--- Written request ---
In the material, change every "wet rock" to "damp rock" in the lines from the one containing "From the available choices" up to and including the one containing "(3) rocky ground". Reproduce only those lines and leave everything else unaltered.

--- Input records ---
----

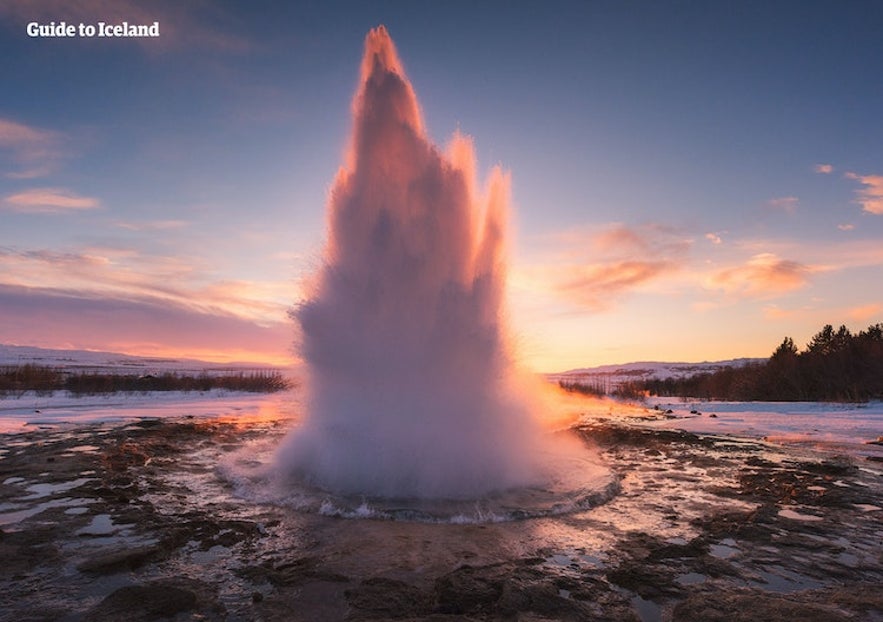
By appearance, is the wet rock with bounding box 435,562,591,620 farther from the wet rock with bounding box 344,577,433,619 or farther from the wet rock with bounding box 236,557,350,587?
the wet rock with bounding box 236,557,350,587

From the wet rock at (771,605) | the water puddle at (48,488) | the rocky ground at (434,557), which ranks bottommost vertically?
the water puddle at (48,488)

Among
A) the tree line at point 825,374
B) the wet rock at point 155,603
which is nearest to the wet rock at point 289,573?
the wet rock at point 155,603

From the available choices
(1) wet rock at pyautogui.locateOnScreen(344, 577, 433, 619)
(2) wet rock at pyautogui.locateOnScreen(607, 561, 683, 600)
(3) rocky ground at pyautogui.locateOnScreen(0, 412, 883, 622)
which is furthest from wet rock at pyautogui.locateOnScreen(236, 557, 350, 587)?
(2) wet rock at pyautogui.locateOnScreen(607, 561, 683, 600)

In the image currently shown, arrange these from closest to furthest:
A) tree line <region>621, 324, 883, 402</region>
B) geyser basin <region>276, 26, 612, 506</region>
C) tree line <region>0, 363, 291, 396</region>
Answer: geyser basin <region>276, 26, 612, 506</region> → tree line <region>0, 363, 291, 396</region> → tree line <region>621, 324, 883, 402</region>

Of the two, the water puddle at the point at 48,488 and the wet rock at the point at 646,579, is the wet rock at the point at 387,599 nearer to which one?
the wet rock at the point at 646,579

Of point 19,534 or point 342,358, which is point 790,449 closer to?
point 342,358

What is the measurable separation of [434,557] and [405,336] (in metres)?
6.07

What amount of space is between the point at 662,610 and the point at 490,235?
10555 mm

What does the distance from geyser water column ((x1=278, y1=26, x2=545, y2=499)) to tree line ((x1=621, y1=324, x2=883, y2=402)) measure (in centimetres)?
4383

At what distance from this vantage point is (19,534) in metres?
7.63

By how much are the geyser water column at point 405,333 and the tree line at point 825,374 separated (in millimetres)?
43833

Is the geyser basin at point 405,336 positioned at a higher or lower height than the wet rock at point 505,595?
higher

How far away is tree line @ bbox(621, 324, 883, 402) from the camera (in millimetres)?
48531

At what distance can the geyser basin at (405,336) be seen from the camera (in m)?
11.6
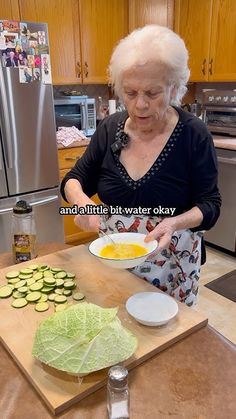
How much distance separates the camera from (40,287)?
0.96 m

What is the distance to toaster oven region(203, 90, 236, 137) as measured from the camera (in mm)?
2797

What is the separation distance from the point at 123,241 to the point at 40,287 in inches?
10.4

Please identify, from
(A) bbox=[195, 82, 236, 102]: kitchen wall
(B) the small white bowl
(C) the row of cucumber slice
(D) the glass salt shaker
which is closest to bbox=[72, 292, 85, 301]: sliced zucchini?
(C) the row of cucumber slice

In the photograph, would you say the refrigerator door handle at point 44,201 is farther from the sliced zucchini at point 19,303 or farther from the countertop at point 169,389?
the countertop at point 169,389

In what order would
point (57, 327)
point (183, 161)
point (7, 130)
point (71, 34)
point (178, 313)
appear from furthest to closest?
point (71, 34)
point (7, 130)
point (183, 161)
point (178, 313)
point (57, 327)

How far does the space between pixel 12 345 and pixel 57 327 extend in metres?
0.14

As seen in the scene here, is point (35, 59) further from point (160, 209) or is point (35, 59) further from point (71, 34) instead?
point (160, 209)

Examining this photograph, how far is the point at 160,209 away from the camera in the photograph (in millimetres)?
1113

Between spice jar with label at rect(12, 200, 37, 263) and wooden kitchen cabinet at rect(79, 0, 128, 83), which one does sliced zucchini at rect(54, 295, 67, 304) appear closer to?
spice jar with label at rect(12, 200, 37, 263)

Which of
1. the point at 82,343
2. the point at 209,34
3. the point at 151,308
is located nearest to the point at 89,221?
the point at 151,308

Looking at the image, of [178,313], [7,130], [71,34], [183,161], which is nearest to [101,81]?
[71,34]

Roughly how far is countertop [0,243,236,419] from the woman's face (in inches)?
25.9

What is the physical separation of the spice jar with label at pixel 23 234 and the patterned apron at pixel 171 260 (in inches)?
10.3

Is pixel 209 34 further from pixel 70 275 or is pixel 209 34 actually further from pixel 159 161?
pixel 70 275
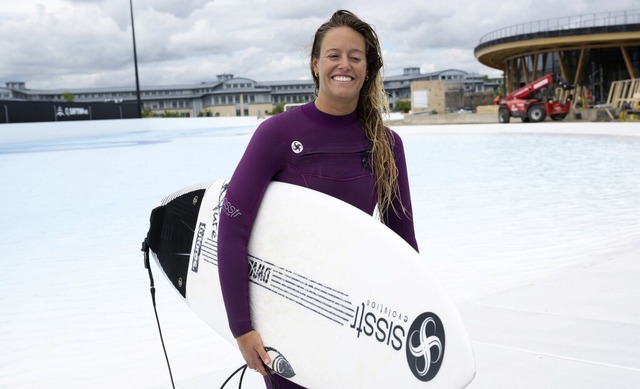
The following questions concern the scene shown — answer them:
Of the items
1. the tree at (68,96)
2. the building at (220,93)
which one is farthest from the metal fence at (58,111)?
the tree at (68,96)

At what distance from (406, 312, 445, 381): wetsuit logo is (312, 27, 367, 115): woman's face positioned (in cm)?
58

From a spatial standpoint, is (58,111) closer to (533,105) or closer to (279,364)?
(533,105)

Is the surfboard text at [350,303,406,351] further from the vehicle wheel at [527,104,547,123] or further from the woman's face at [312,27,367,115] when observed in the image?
the vehicle wheel at [527,104,547,123]

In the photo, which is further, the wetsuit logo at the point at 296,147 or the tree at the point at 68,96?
the tree at the point at 68,96

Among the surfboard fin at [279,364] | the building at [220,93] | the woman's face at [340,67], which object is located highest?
the building at [220,93]

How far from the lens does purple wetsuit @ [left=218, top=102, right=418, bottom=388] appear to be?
1647 mm

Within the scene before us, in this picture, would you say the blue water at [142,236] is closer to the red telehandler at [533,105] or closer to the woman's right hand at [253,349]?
the woman's right hand at [253,349]

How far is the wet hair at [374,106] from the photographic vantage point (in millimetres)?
1716

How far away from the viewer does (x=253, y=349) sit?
1683mm

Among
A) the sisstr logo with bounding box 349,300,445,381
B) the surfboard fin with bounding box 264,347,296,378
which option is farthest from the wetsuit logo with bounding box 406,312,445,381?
the surfboard fin with bounding box 264,347,296,378

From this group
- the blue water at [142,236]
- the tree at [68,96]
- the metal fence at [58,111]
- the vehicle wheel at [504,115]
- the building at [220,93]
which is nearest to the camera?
the blue water at [142,236]

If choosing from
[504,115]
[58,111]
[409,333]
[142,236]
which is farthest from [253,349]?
[58,111]

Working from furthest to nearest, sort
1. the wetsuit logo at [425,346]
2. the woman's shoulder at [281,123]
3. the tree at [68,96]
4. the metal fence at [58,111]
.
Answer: the tree at [68,96], the metal fence at [58,111], the woman's shoulder at [281,123], the wetsuit logo at [425,346]

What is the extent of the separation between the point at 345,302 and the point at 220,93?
288ft
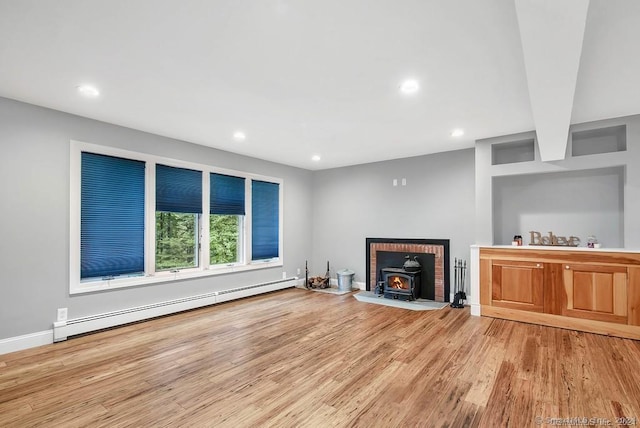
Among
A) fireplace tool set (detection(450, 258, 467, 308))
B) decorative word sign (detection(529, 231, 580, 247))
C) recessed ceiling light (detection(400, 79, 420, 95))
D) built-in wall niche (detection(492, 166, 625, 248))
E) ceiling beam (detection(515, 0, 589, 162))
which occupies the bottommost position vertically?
fireplace tool set (detection(450, 258, 467, 308))

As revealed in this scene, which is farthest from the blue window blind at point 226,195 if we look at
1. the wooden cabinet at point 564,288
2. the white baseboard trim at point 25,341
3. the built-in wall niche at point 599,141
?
the built-in wall niche at point 599,141

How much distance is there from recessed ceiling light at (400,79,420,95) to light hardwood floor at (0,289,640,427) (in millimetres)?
2639

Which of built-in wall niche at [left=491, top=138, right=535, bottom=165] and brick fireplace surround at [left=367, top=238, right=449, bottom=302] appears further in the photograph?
brick fireplace surround at [left=367, top=238, right=449, bottom=302]

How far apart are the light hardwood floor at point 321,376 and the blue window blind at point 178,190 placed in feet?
5.59

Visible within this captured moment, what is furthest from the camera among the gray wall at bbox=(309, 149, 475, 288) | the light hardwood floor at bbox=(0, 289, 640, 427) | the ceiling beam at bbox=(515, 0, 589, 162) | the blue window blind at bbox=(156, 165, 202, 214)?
the gray wall at bbox=(309, 149, 475, 288)

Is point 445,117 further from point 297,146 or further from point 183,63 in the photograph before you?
point 183,63

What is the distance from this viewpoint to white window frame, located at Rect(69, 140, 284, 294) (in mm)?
3639

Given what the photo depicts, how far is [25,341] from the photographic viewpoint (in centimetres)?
326

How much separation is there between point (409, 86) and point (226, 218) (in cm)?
386

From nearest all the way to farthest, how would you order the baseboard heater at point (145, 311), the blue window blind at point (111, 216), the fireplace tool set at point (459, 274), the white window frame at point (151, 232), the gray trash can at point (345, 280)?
the baseboard heater at point (145, 311), the white window frame at point (151, 232), the blue window blind at point (111, 216), the fireplace tool set at point (459, 274), the gray trash can at point (345, 280)

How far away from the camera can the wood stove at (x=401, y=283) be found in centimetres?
532

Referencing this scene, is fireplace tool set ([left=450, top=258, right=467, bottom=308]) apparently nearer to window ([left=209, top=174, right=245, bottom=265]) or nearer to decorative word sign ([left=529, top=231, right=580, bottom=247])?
decorative word sign ([left=529, top=231, right=580, bottom=247])

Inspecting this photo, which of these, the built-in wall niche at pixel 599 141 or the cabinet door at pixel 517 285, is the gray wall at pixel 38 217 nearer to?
the cabinet door at pixel 517 285

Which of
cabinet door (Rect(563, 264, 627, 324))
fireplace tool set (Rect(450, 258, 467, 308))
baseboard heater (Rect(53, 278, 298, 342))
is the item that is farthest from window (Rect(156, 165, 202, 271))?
cabinet door (Rect(563, 264, 627, 324))
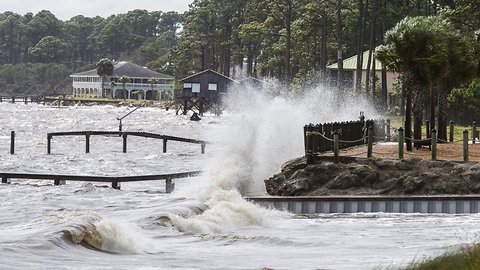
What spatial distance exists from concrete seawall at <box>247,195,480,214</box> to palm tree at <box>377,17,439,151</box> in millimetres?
11627

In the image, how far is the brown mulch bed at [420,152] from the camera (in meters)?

----

--- Solution to the exercise ---
From the available choices
(1) damp rock at pyautogui.locateOnScreen(344, 577, 433, 619)
(2) damp rock at pyautogui.locateOnScreen(607, 561, 683, 600)
(3) rocky ground at pyautogui.locateOnScreen(0, 412, 883, 622)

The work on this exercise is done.